2.1.1 Physically Based Vulnerability Modeling
We implemented a capture-zone approach to evaluate the vulnerability of household drinking-water supplies to contamination by UOG development. A capture zone represents the contributing area of a groundwater well; in other words, it is the portion of an aquifer from which the well draws its water. We used hydrologic models to simulate the capture zones of residential drinking-water wells and estimate vulnerability based on their proximity to UOG infrastructure (i.e., well pads). The development and an application of this framework are described in detail in Soriano et al. (2020), and a variation of the approach is implemented in a submitted manuscript (Xiong et al., in review). Work towards advancing and testing this vulnerability framework involved four major tasks that began at the outset of the project.
Database creation. A geographic information system (GIS) database was assembled for PA. The data were drawn from various agencies, including the PA Department of Environmental Protection (PADEP), US Geological Survey (USGS), and Susquehanna River Basin Commission. The database comprises thematic layers of local hydrogeology, topography, climatology, domestic well locations, UOG well pads, and other infrastructure.
Model development. Estimates of well-water vulnerability were based on computations of hydrologic models that simulate coupled subsurface flow and solute transport.

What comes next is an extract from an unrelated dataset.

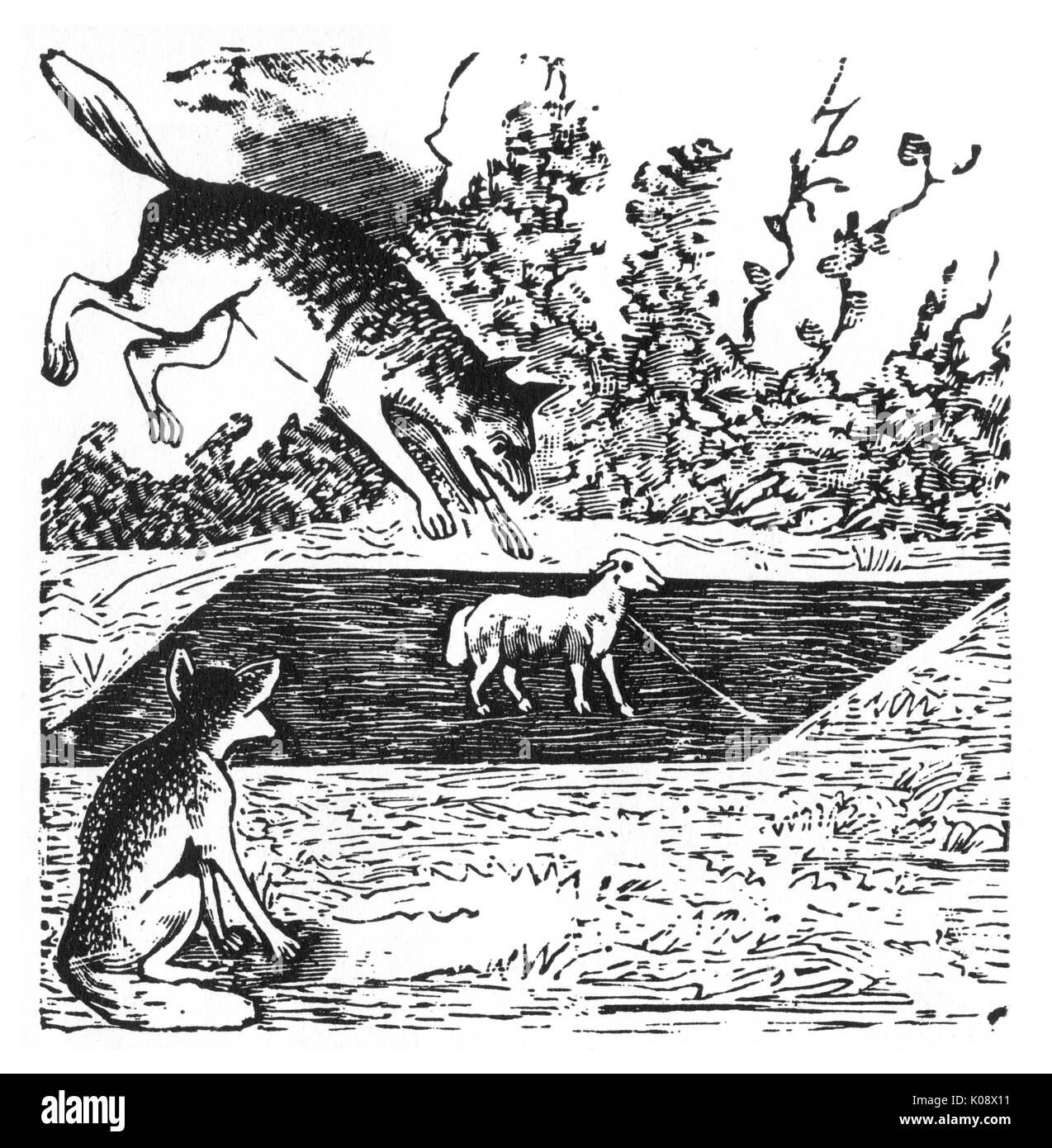 Story of the Wolf and the Fox, originally a Brothers Grimm fairytale.      Date: circa 1900s - Stock Image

Two types of flow and transport models were developed – an equivalent porous medium (EPM) model and a discrete-fracture network (DFN) model. Both models are fully three-dimensional and were constructed using a using a robust finite element hydrologic simulator. These models were subjected to extensive testing and refinement to ensure numerical accuracy and reasonable representation of the groundwater system (Soriano et al. 2020).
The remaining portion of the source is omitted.